◆ 正文 ◆
____

按分组取最新一条记录 - ClickHouse & MySQL
时间:2025-8-26 22:25 作者:wanzi 分类: 数据库
按分组取最新一条记录 - ClickHouse & MySQL
ClickHouse
1. 新版本(ClickHouse 24.0+ 支持 QUALIFY)
SELECT *
FROM ids_data
WHERE event_type = 'alert' AND level IN ('middle','high')
QUALIFY row_number() OVER (PARTITION BY threat_behavior_category ORDER BY timestamp DESC) = 1
ORDER BY timestamp DESC
LIMIT 15 OFFSET 0;
特点:
- 语法直观,类似 MySQL 8.0 的窗口函数
- 逻辑:先过滤 → 分组排序 → 取每组最新一条 → 分页
- 推荐在 ClickHouse 24.0+ 使用
适用场景:
- 日志、告警、行为数据等,需要每个分类最新一条数据
- 版本 >= 24.0
2. 老版本(不支持 QUALIFY)

____

◆ 任务要求 1 ◆
按分组取最新记录的正文推荐在哪个版本以上使用 QUALIFY 写法?
◆ 任务要求 2 ◆
从这篇 ClickHouse 分组取最新记录正文的最后一句之后接着写下去。

◆ 数据摘录 ◆
____

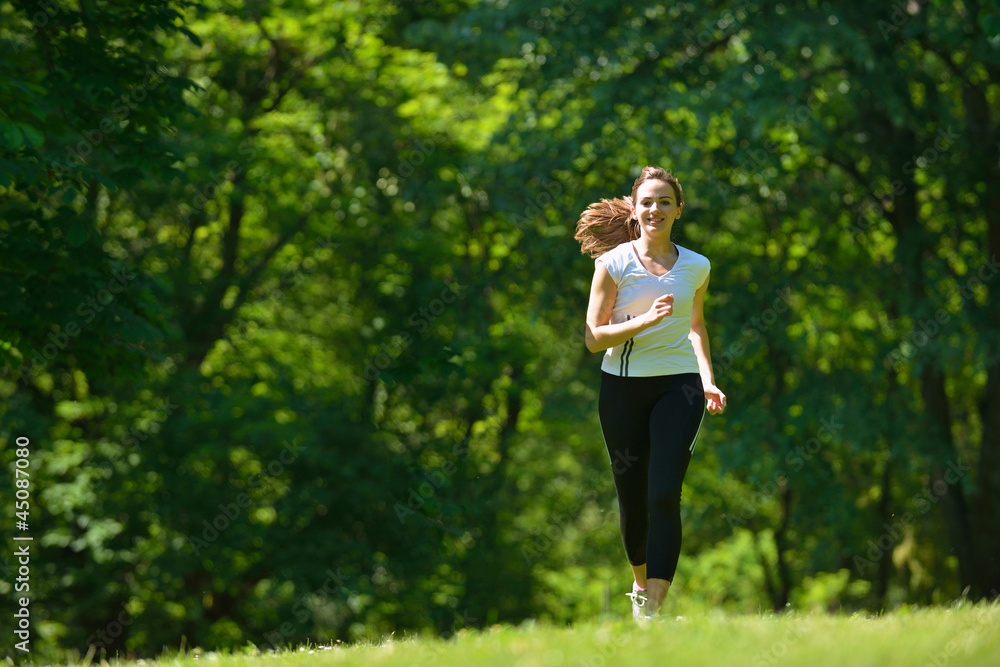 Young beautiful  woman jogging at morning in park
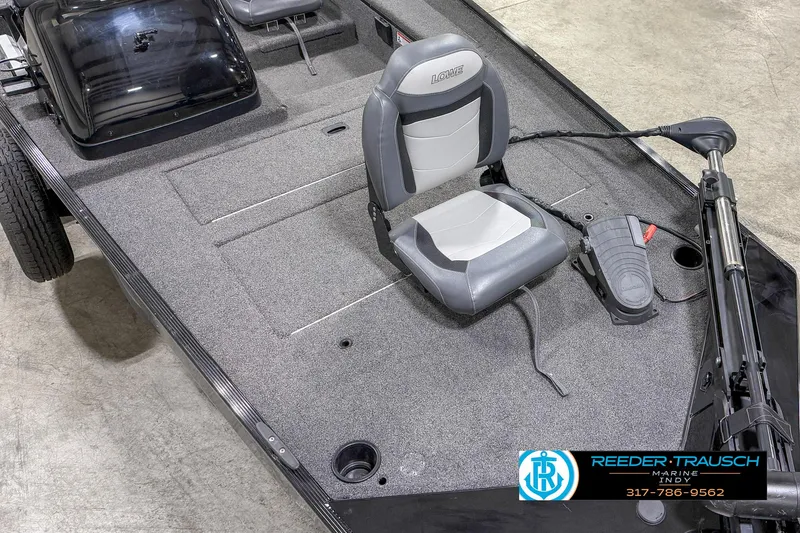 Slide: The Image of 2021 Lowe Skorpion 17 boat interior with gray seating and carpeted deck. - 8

____

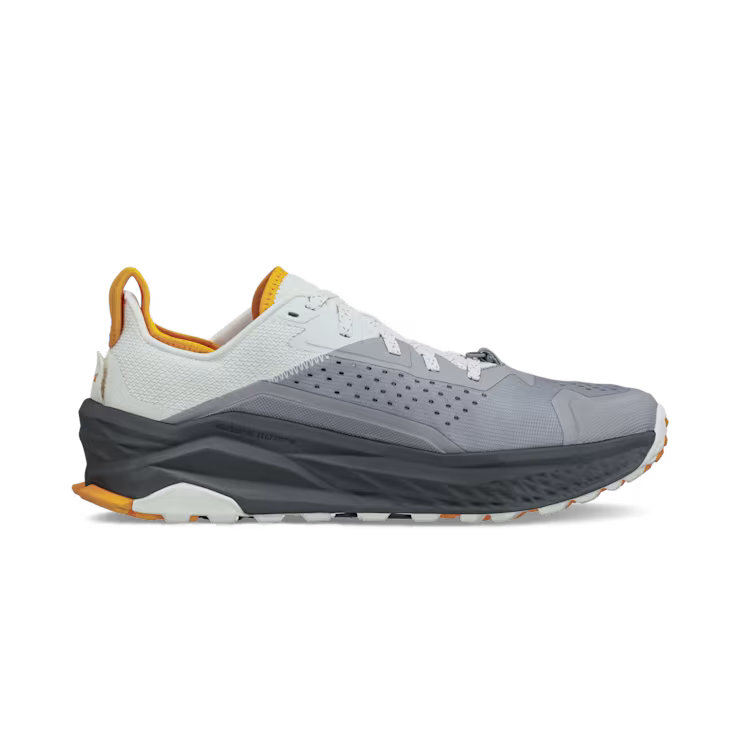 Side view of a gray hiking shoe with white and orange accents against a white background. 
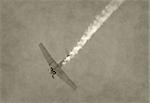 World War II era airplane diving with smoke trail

____

◆ 任务答案 1 ◆
ClickHouse 24.0 及以上版本。

◆ 任务答案 2 ◆
SELECT
threat_behavior_category,
argMax(id, timestamp) AS id,
argMax(threat_behavior_tactic, timestamp) AS threat_behavior_tactic,
argMax(level, timestamp) AS level,
argMax(task_id, timestamp) AS task_id,
argMax(user_id, timestamp) AS user_id,
argMax(src_ip, timestamp) AS src_ip,
argMax(dest_ip, timestamp) AS dest_ip,
argMax(dest_addr, timestamp) AS dest_addr,
argMax(dest_port, timestamp) AS dest_port,
argMax(threat_behavior, timestamp) AS threat_behavior,
argMax(keyword, timestamp) AS keyword,
argMax(is_normal, timestamp) AS is_normal,
max(timestamp) AS timestamp
FROM (
SELECT *
FROM ids_data
WHERE event_type = 'alert' AND level IN ('middle','high')
) AS t
GROUP BY threat_behavior_category
ORDER BY timestamp DESC
LIMIT 15 OFFSET 0;
特点:
- 用
argMax(col, timestamp)
取每组最新一条 - 所有版本都支持,兼容性好
- SQL 比 QUALIFY 写法长一些
适用场景:
- ClickHouse 旧版本(< 24.0)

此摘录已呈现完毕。